“Are we there?” Lee asked, bending over the slight figure. “Open your eyes, dear.”
Jeff jumped out and ran to the house. He burst in upon Charlotte and Andy. “Your friends are here!” he shouted. “I had to meet ’em myself.”
Doctor Churchill and Charlotte were at the door before the words were out of Jeff’s mouth, and in a moment more Andy was lifting Evelyn Lee’s light figure in his arms, thanking heaven inwardly as he did so for his young wife’s wholesome weight. At the same moment words of of eager, cheery welcome for his old friend were on his lips:
“Thorne Lee, I’m gladder to see you than anybody in the world! Miss Evelyn, here’s Mrs. Churchill. She’s not an old married woman at all—she’s the dearest girl in the world. She’s going to seem to you like one of your schoolfellows. Charlotte, here she is; take good care of her.”
Thorne Lee stood looking on, a relieved smile on his lips as his old friend’s wife took his sick little sister into her charge. It was not two minutes before he saw Evelyn, lying pale and mute on the couch, yet smiling up at Charlotte’s bright young face.
Charlotte administered a cup of hot bouillon talking so engagingly meanwhile that Evelyn was beguiled into taking without protest the whole of the much-needed nourishment. Then he saw the young invalid carried off to bed, relieved of the necessity of meeting any more members of the household. He learned, as Charlotte slipped into the room after an hour’s absence, that Evelyn had already dropped off to sleep. He leaned back in his chair with a long breath.
“What kind of a girl is this you’ve married, Andy?” he asked, with a smile and a look from one to the other. The three were alone, Mrs.
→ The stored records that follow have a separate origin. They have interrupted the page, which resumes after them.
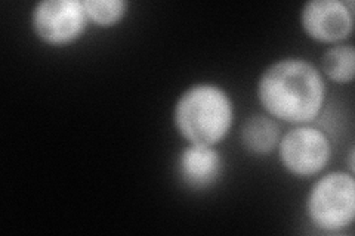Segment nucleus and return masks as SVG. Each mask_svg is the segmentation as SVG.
I'll return each mask as SVG.
<instances>
[{"instance_id":"1","label":"nucleus","mask_w":355,"mask_h":236,"mask_svg":"<svg viewBox=\"0 0 355 236\" xmlns=\"http://www.w3.org/2000/svg\"><path fill=\"white\" fill-rule=\"evenodd\" d=\"M258 96L270 116L305 125L313 121L323 107L326 84L313 64L301 58H287L263 71Z\"/></svg>"},{"instance_id":"2","label":"nucleus","mask_w":355,"mask_h":236,"mask_svg":"<svg viewBox=\"0 0 355 236\" xmlns=\"http://www.w3.org/2000/svg\"><path fill=\"white\" fill-rule=\"evenodd\" d=\"M173 118L188 142L215 146L231 129V99L215 84H196L178 100Z\"/></svg>"},{"instance_id":"3","label":"nucleus","mask_w":355,"mask_h":236,"mask_svg":"<svg viewBox=\"0 0 355 236\" xmlns=\"http://www.w3.org/2000/svg\"><path fill=\"white\" fill-rule=\"evenodd\" d=\"M308 216L318 229L327 232L349 226L355 216V182L351 173L335 172L311 188Z\"/></svg>"},{"instance_id":"4","label":"nucleus","mask_w":355,"mask_h":236,"mask_svg":"<svg viewBox=\"0 0 355 236\" xmlns=\"http://www.w3.org/2000/svg\"><path fill=\"white\" fill-rule=\"evenodd\" d=\"M280 160L295 176H314L330 158V142L326 134L309 126L288 130L279 142Z\"/></svg>"},{"instance_id":"5","label":"nucleus","mask_w":355,"mask_h":236,"mask_svg":"<svg viewBox=\"0 0 355 236\" xmlns=\"http://www.w3.org/2000/svg\"><path fill=\"white\" fill-rule=\"evenodd\" d=\"M87 14L79 0H44L33 10L36 35L49 44H67L82 36Z\"/></svg>"},{"instance_id":"6","label":"nucleus","mask_w":355,"mask_h":236,"mask_svg":"<svg viewBox=\"0 0 355 236\" xmlns=\"http://www.w3.org/2000/svg\"><path fill=\"white\" fill-rule=\"evenodd\" d=\"M352 2L313 0L302 9V27L318 42H339L349 36L354 26Z\"/></svg>"},{"instance_id":"7","label":"nucleus","mask_w":355,"mask_h":236,"mask_svg":"<svg viewBox=\"0 0 355 236\" xmlns=\"http://www.w3.org/2000/svg\"><path fill=\"white\" fill-rule=\"evenodd\" d=\"M222 160L214 146L191 143L180 156L182 181L193 189H205L219 177Z\"/></svg>"},{"instance_id":"8","label":"nucleus","mask_w":355,"mask_h":236,"mask_svg":"<svg viewBox=\"0 0 355 236\" xmlns=\"http://www.w3.org/2000/svg\"><path fill=\"white\" fill-rule=\"evenodd\" d=\"M241 142L253 154H270L280 142V127L268 116H253L241 127Z\"/></svg>"},{"instance_id":"9","label":"nucleus","mask_w":355,"mask_h":236,"mask_svg":"<svg viewBox=\"0 0 355 236\" xmlns=\"http://www.w3.org/2000/svg\"><path fill=\"white\" fill-rule=\"evenodd\" d=\"M323 71L336 83H349L355 73V51L351 44L329 49L321 61Z\"/></svg>"},{"instance_id":"10","label":"nucleus","mask_w":355,"mask_h":236,"mask_svg":"<svg viewBox=\"0 0 355 236\" xmlns=\"http://www.w3.org/2000/svg\"><path fill=\"white\" fill-rule=\"evenodd\" d=\"M87 18L99 26H113L126 14L128 3L123 0H86L83 2Z\"/></svg>"}]
</instances>
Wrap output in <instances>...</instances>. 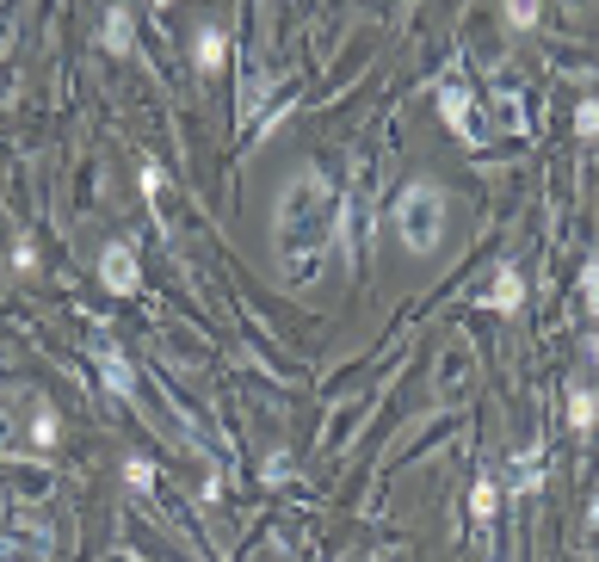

Peyton and her children having gone out to some sort of entertainment.
“Just what she seems to be,” replied Doctor Churchill, smiling back, “and a thousand times more.”
“I might have known you would care for no other,” Lee said. “And you two ’live in your house at the side of the road, to be good friends to man,’—if I may adapt those homely words.”
“We haven’t been at it very long, but we hope to realize an ambition of the sort. It doesn’t take much philanthropy to welcome you.”
“You can’t think what a relief it is to me to get that little sister of mine under your wing, even for a few hours.”
“Tell us all about her.”
Lee had not meant to begin at once upon his troubles, but his friend drew him on, and before the evening ended the doctor and Charlotte had the whole long, hard story of Lee’s guardianship of several young brothers and sisters, his struggle to get established in his profession and make money for their support, his many anxieties in the process, and this culminating trouble in the breakdown of the younger sister, just as he thought he had her safely established in a school where she might have a happy home for several years.